Given request a
From the Blues Forever album text below, copy the passage between "Muhal Richard Abrams chronology" and "eleven-member big band.", inclusive.

Document text
Studio album by Muhal Richard Abrams
- Released: 1982
- Recorded: July 20, 21, 27, 1981
- Studio: Barigozzi Studio, Milan
- Genre: Jazz
- Length: 42:21
- Label: Black Saint
- Producer: Giovanni Bonandrini

Muhal Richard Abrams chronology
| Duet (1981) | Blues Forever (1982) | Rejoicing with the Light (1983) |

= Blues Forever =

1982 studio album by Muhal Richard Abrams

Blues Forever is an album by Muhal Richard Abrams, released by the Italian label Black Saint in 1982 and featuring performances of seven Abrams compositions by an eleven-member big band.

A block of data
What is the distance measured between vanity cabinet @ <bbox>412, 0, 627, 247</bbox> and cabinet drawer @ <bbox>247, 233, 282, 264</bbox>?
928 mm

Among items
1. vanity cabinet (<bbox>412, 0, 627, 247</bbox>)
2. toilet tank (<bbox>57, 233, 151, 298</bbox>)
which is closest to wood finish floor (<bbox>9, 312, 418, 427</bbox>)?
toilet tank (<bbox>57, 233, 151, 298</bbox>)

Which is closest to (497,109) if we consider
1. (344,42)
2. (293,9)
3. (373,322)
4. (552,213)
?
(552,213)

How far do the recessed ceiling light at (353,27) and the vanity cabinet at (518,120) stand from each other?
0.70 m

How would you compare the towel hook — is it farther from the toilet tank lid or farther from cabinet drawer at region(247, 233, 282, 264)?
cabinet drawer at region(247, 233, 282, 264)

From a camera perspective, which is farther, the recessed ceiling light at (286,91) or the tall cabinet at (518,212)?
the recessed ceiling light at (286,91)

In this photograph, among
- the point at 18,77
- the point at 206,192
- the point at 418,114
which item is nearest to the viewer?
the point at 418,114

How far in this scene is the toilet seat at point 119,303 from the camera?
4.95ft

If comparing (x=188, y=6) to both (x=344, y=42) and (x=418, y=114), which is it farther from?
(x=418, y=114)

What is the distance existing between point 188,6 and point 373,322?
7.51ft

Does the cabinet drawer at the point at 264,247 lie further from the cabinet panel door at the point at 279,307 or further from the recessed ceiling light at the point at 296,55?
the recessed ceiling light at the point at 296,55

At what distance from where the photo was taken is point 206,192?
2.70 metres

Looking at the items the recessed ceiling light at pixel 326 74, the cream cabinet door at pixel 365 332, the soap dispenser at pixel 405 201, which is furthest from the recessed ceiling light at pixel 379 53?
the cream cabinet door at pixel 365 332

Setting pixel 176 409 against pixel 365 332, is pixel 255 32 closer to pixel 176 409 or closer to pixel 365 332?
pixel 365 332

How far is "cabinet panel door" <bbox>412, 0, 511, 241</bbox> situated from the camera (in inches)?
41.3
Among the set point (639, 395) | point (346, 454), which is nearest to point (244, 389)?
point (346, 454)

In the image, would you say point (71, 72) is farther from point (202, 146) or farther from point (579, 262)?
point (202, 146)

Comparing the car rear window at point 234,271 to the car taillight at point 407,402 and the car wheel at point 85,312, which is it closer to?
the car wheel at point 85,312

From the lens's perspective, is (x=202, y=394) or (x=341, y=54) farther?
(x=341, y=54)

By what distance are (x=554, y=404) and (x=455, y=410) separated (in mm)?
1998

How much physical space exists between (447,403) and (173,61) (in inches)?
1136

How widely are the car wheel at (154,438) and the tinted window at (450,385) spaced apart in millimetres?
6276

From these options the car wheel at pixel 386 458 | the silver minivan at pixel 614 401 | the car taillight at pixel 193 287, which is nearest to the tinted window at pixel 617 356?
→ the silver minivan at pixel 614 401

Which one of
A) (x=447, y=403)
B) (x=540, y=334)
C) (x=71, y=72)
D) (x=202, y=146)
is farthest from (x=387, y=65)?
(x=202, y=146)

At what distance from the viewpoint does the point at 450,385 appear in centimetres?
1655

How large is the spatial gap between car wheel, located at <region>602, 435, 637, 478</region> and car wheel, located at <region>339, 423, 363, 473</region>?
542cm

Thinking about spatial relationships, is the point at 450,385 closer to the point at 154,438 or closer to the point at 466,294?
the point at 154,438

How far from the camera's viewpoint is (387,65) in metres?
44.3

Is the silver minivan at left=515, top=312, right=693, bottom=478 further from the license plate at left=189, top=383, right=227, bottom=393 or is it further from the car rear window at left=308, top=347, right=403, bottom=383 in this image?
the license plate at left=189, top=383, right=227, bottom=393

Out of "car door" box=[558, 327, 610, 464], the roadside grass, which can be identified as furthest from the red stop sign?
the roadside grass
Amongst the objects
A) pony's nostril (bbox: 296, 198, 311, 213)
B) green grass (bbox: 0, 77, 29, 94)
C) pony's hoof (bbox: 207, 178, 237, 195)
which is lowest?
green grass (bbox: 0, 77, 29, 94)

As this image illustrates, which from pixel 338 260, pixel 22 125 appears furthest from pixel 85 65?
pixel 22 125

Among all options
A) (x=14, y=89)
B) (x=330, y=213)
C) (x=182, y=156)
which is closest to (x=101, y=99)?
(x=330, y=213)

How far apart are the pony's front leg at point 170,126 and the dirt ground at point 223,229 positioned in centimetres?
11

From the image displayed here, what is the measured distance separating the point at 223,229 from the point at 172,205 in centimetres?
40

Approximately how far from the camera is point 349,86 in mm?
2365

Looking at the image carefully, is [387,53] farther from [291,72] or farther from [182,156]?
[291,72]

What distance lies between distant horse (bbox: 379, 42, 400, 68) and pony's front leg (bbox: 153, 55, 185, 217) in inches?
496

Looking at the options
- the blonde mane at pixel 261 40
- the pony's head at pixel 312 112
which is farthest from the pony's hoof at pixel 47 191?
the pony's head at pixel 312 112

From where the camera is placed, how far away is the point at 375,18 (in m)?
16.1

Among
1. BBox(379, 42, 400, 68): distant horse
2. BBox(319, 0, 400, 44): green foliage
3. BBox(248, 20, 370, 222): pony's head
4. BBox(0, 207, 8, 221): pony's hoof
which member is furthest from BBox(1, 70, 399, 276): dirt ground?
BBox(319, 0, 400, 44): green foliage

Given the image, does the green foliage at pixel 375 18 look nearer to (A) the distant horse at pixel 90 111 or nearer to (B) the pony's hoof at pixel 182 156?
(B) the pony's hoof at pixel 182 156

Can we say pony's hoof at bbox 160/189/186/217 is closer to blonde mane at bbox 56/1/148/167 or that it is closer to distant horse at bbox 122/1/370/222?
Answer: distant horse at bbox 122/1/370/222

Given request b
List every line of the entries above that contains the string "window".

Complete output a
Muhal Richard Abrams chronology
| Duet (1981) | Blues Forever (1982) | Rejoicing with the Light (1983) |

= Blues Forever =

1982 studio album by Muhal Richard Abrams

Blues Forever is an album by Muhal Richard Abrams, released by the Italian label Black Saint in 1982 and featuring performances of seven Abrams compositions by an eleven-member big band.

Complete output b
Comparing the car rear window at point 234,271 to the car taillight at point 407,402 and the car wheel at point 85,312, which is it closer to?
How widely are the car wheel at (154,438) and the tinted window at (450,385) spaced apart in millimetres?
From these options the car wheel at pixel 386 458 | the silver minivan at pixel 614 401 | the car taillight at pixel 193 287, which is nearest to the tinted window at pixel 617 356?
Is the silver minivan at left=515, top=312, right=693, bottom=478 further from the license plate at left=189, top=383, right=227, bottom=393 or is it further from the car rear window at left=308, top=347, right=403, bottom=383 in this image?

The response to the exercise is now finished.